> **Instructions for the task**
Can you print the passage of the Fisheye Farms article from "Converting a vacant" to "debris from housing.", word for word?

___ Excerpted text ___

Fisheye Farms: Urban Farming Detroit-Style
Andy Chae Owner of Fisheye Farms

Andy Chae left suburban Detroit as a passionate skateboarding kid to pursue a law degree at DePaul University and returned a socially-charged farmer ready to make a difference. Classes at DePaul, along with experiences working with urban farming groups in Chicago, inspired Andy and his fiancé, Amy Eckert, to start a farm in Detroit. Armed with little more than a few years of urban farming experience and a dream, the two set out to find land and start their business among the houses and vacant lots in the Detroit area.


"I was back in the Detroit area over summer break one year and learned about the Hantz Farm and their efforts to help revitalize the area," Andy says. "Seeing the success of urban farms in the Chicago area, I began planning how we could do something similar in Detroit."


While at DePaul, Andy pursued environmental studies and political science, a combination giving him insights and experiences to take him from the pursuit of a "suit and tie" career to one of gloves and work boots.


"There are so many factors to farming that I was drawn to, from helping the environment and providing a local supply of fresh food to the physical activity and being outside, that once I discovered this, it’s where I wanted to be," Andy says. "Growing up I was into skateboarding. Skateboarders are passionate people; I am now channeling my passion into farming."


Andy and Amy started Fisheye Farms on a small plot of land in the Pontiac area given to them by Andy’s uncle, Moon Chae in 2015. The farm name is a nod to a style of photography often used in skateboarding.


Soon after starting their farm they realized they would need more land to meet the demands generated from local restaurants interested in purchasing locally-grown produce.


Through his connections with Hantz Farms, Andy reached out to GreenStone to obtain financing through its Young, Beginning and Small Farmer program. Working with Mike Niesyto in the Ann Arbor branch, Andy was able to secure an operating loan.


"We closed on the land in September and spent the rest of the year working the land, building beds and getting the area ready to plant in the spring," Andy says. "This year we have about 10,000 square feet of bed space growing mostly salad greens that we sell to local restaurants. We plant over 120 different varieties in succession so we can make 8-10 cuttings of the greens per bed."


Fisheye Farms markets about 90 percent of their produce directly to 15 restaurants in Detroit. The balance is sold at a weekly farmer’s market.  



"We work closely with the chefs so they know what we will have ready each week so they can incorporate it in their menus," Andy says. "Our routine is to cut and wash on Wednesday and deliver on Thursday and Friday."


Having a presence at the Farmer’s Market gives Andy a chance to meet other farmers and potential wholesale customers.



Turning City Land to Farm Land

Converting a vacant lot to ground fertile enough to produce food, is one of the biggest hurdles to overcome with urban farming. Years of residential or commercial use depletes the soil fertility and the tight spaces make it impossible to bring in large equipment. Fill dirt and compost used over time creates inconsistent soil profiles in addition to cement and other debris from housing.

___ Material supplied ___

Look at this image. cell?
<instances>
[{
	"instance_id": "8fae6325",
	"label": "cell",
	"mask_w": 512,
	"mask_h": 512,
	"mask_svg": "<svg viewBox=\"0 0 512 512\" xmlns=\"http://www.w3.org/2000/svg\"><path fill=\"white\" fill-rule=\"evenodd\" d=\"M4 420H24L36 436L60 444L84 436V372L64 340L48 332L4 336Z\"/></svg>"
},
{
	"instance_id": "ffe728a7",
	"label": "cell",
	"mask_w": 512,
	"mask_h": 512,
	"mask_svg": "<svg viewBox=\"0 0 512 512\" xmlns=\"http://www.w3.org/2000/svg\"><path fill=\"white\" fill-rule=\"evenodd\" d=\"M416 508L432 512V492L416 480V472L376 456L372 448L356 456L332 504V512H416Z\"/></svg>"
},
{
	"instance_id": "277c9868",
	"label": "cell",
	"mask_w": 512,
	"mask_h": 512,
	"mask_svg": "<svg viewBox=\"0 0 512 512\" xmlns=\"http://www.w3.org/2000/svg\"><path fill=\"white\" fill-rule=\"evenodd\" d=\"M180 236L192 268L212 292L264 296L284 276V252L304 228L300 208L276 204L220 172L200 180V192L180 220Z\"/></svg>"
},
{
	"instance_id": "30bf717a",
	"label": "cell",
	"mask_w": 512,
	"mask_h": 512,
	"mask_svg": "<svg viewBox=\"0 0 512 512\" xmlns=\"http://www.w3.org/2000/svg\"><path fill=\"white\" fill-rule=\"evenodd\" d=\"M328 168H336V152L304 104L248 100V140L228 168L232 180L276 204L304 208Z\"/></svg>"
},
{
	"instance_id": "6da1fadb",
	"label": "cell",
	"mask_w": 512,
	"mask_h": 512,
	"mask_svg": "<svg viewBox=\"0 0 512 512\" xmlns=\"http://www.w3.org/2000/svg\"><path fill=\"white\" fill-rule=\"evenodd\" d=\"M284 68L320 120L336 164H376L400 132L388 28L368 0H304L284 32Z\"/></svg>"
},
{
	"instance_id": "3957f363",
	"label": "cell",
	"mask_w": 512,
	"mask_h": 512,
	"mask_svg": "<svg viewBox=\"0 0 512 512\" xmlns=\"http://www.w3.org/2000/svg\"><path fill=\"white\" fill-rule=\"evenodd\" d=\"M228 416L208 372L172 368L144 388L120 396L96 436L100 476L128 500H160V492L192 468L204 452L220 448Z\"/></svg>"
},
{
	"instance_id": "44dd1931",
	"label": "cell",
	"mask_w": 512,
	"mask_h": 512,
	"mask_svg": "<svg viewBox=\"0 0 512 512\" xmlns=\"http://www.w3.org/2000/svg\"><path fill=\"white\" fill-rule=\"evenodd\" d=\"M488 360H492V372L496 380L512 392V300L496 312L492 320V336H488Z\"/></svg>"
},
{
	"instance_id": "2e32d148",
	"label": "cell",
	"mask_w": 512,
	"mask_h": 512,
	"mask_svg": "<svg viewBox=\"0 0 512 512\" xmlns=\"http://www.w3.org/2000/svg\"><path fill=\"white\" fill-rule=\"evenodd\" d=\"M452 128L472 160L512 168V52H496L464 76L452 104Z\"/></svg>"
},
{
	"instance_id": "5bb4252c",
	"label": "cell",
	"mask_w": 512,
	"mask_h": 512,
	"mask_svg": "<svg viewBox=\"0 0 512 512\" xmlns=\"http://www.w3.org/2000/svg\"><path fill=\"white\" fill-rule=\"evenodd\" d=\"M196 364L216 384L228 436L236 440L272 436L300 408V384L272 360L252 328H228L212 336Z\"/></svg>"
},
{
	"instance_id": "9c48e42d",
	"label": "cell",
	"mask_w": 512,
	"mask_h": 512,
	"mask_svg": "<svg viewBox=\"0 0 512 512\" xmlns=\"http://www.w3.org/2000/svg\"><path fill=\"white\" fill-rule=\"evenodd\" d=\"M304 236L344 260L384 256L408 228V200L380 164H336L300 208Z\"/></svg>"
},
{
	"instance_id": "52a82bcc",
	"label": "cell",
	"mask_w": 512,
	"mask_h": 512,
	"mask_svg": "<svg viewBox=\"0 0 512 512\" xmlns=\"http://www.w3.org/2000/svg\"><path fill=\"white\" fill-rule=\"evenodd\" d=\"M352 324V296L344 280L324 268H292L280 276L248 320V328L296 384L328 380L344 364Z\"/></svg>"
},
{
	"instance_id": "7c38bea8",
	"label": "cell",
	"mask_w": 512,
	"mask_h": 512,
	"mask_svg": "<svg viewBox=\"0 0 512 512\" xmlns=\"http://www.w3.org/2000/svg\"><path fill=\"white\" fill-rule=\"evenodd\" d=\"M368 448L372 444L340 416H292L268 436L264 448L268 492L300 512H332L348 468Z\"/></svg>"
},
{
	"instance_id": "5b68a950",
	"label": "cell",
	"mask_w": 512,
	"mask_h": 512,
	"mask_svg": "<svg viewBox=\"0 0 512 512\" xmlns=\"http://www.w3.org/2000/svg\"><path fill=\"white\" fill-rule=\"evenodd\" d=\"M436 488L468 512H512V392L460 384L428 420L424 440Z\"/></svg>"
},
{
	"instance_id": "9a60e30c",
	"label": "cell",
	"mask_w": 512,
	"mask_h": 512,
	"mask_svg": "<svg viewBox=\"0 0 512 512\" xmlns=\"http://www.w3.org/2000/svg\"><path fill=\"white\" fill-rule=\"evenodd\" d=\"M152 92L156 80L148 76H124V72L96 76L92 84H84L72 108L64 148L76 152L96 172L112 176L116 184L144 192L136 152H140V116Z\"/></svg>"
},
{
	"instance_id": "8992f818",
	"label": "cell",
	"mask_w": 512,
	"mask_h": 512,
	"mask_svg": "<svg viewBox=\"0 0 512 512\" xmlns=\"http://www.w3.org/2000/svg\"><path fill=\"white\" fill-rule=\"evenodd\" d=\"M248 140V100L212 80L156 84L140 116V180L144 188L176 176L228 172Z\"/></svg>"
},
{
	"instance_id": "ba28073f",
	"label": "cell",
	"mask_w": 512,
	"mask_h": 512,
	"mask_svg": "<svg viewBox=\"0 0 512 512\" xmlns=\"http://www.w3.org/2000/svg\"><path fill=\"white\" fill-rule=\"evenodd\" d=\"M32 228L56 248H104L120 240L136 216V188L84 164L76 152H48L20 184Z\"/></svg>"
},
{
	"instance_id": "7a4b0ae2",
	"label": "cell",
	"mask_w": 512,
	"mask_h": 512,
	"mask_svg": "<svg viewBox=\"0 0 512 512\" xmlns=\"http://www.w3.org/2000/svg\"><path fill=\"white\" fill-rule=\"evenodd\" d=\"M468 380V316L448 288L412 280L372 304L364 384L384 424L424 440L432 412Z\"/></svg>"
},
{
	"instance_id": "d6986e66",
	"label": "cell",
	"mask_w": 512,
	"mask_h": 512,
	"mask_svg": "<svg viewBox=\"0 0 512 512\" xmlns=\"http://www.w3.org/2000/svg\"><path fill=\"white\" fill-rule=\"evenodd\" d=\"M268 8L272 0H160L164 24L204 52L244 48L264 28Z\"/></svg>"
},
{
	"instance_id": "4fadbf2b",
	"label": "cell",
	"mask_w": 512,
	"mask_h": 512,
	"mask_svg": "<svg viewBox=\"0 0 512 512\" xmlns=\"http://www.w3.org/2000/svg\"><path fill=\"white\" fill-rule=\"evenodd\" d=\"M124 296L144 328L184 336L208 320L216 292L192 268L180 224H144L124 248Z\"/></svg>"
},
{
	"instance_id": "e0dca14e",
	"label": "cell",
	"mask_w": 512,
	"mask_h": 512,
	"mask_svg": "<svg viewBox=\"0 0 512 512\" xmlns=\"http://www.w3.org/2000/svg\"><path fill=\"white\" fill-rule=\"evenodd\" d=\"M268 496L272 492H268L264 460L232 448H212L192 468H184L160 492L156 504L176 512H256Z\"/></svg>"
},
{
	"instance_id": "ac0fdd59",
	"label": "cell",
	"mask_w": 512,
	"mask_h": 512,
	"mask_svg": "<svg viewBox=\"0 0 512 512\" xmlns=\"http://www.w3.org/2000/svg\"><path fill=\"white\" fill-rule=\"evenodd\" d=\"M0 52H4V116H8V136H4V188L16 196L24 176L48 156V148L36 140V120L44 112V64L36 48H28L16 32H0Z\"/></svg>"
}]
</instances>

___

> **Exercise result**
Converting a vacant lot to ground fertile enough to produce food, is one of the biggest hurdles to overcome with urban farming. Years of residential or commercial use depletes the soil fertility and the tight spaces make it impossible to bring in large equipment. Fill dirt and compost used over time creates inconsistent soil profiles in addition to cement and other debris from housing.